* **Assignment**:
Copy out the whole COVID-19 article below, word for word.

The moving target, COVID-19


I write this article today, about a month into quarantine to hopefully mitigate some of the pessimism surrounding COVID-19 and to hopefully provide another source of information for college students to form an opinion on, rather than the ever so ignorant information they see daily on Twitter. With that being said, I am the furthest thing from an expert regarding how to handle a pandemic situation like that, nor should I be an expert. Frankly, none of us should be as this is the first pandemic we have witnessed in our lives. 


However, I do believe there is an attitude we should have, specifically towards the way we are approaching handling the pandemic itself. I have always been one to never jump at the first bit of information I see, which I believe is extremely important at a time like this. If someone who loathes their own country wants to retweet a tweet that says “The United States has more cases than country X, therefore we are handling it poorly and need to blame the president!” Not true, they may just have less testing available or are less transparent about disseminating their data. 

Or, if someone sees a video of Dr. Fauci giving a weird look to Trump that was skewed into a trend of Dr. Fauci not being aligned with Trump, nothing is stopping them from spreading that information. It becomes a problem when agreeing with those tweets sparks a fire, and more energy is put into creating a divisive environment rather than trying to do something to help prevent the spread itself.  We have been instructed to do nothing. Put the phone down and pick up a book, and you can say you’ve had a productive day because you’re doing what needs to be done, stay inside.

* **Available data**:
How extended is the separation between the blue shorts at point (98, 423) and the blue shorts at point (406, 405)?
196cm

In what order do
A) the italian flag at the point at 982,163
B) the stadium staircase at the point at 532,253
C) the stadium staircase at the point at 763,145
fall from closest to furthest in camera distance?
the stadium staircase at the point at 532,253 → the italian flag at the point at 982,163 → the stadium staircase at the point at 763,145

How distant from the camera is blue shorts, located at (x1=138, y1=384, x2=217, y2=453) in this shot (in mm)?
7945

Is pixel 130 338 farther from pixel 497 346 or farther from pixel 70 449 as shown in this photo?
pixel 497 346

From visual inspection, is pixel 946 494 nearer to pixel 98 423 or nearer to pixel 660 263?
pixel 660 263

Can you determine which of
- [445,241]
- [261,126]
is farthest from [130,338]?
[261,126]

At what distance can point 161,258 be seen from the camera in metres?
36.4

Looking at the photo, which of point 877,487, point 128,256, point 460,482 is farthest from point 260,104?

* **Response to the task**:
The moving target, COVID-19


I write this article today, about a month into quarantine to hopefully mitigate some of the pessimism surrounding COVID-19 and to hopefully provide another source of information for college students to form an opinion on, rather than the ever so ignorant information they see daily on Twitter. With that being said, I am the furthest thing from an expert regarding how to handle a pandemic situation like that, nor should I be an expert. Frankly, none of us should be as this is the first pandemic we have witnessed in our lives. 


However, I do believe there is an attitude we should have, specifically towards the way we are approaching handling the pandemic itself. I have always been one to never jump at the first bit of information I see, which I believe is extremely important at a time like this. If someone who loathes their own country wants to retweet a tweet that says “The United States has more cases than country X, therefore we are handling it poorly and need to blame the president!” Not true, they may just have less testing available or are less transparent about disseminating their data. 

Or, if someone sees a video of Dr. Fauci giving a weird look to Trump that was skewed into a trend of Dr. Fauci not being aligned with Trump, nothing is stopping them from spreading that information. It becomes a problem when agreeing with those tweets sparks a fire, and more energy is put into creating a divisive environment rather than trying to do something to help prevent the spread itself.  We have been instructed to do nothing. Put the phone down and pick up a book, and you can say you’ve had a productive day because you’re doing what needs to be done, stay inside.